Sunday, June 14, 2026

An empty chair



 
Come to me, all you that are weary and are carrying heavy burdens, and I will give you rest. (Matthew 11:28).

It is just an empty chair, a gray and white rocker on the balcony. I wiped it down from the rains that soaked the earth for the third night running and folded a towel on the seat, ready for Dixie to join me.

That won’t be for a while. She is able to sleep later than my body allows, a grace of which I am jealous. But it gives me time to sing my morning songs of praise, awakening my heart so I can settle in and read of Jesus, listening for his voice in my heart.

‘Come to me,’ he says, and I immediately see St. Teresa’s vision and borrow it for my use. In the vision, I am walking through the interior castle of my soul, making my way through the outer rooms toward the center where Christ dwells, his light flowing outward to the more distanced regions where I make my way.

Seeing the great distance between the beauty of his heart and the reality of my own, there is no discouragement, only hope. The light of the all-penetrating love of Christ stretches out to encompass me where I am, always a beginner in this life, never as close to him as I long to be.

The pain of this longing is never far away, sometimes muted, sometimes acute, a thirst only he can quench.

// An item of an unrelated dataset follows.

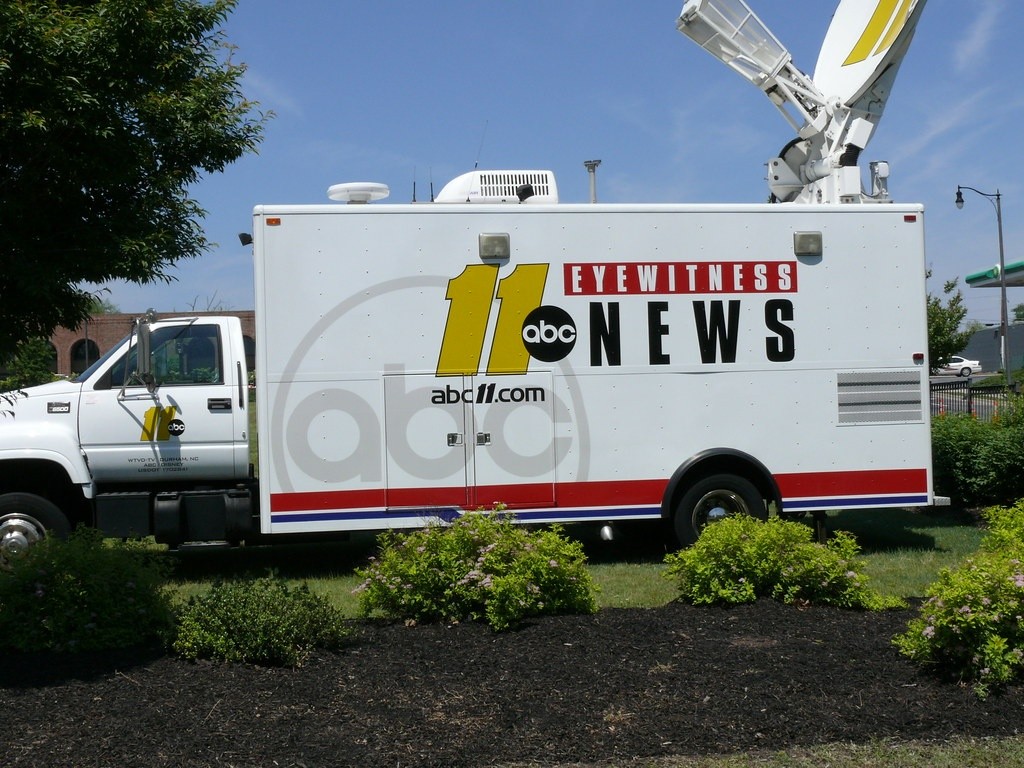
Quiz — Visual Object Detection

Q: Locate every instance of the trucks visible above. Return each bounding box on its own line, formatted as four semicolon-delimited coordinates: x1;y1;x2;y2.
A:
0;167;952;570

But even in the distant places, far from the center where Christ dwells, the light of his love and the warmth of his delight draw me onward that my heart might be saturated, absorbed in his beauty, joy and love.

With Teresa’s vision in my own heart, I see and feel your smile, Jesus, as you watch me continue my way, encompassed in the rays of the light emanating from your face.

You beckon me, all of us, to come to you and rest from the burden of our exile, separated as we are from the Love who is our true and final home.

There are days the warmth of your love sweeps me away, stilling every other thought and emotion, a foretaste of the final rest that awaits the end of our journey.

But that is not today. Today, the empty chair across from me stirs longing for my beloved to come and share this holy space with me. It awakens an inner emptiness, a longing for love’s presence that echoes the great longing for love’s completion of all things—a hunger for love to fill the earth as the waters cover the sea.

I had only to wait. Soon enough, she came, her smile shimmering with the beauty of the loving heart grace has long wrought in her. ‘Christ plays in ten thousand places,’ G.M. Hopkins wrote, ‘lovely in eyes not his.’ And surely here, to lighten the burden of exile, as we journey home, together.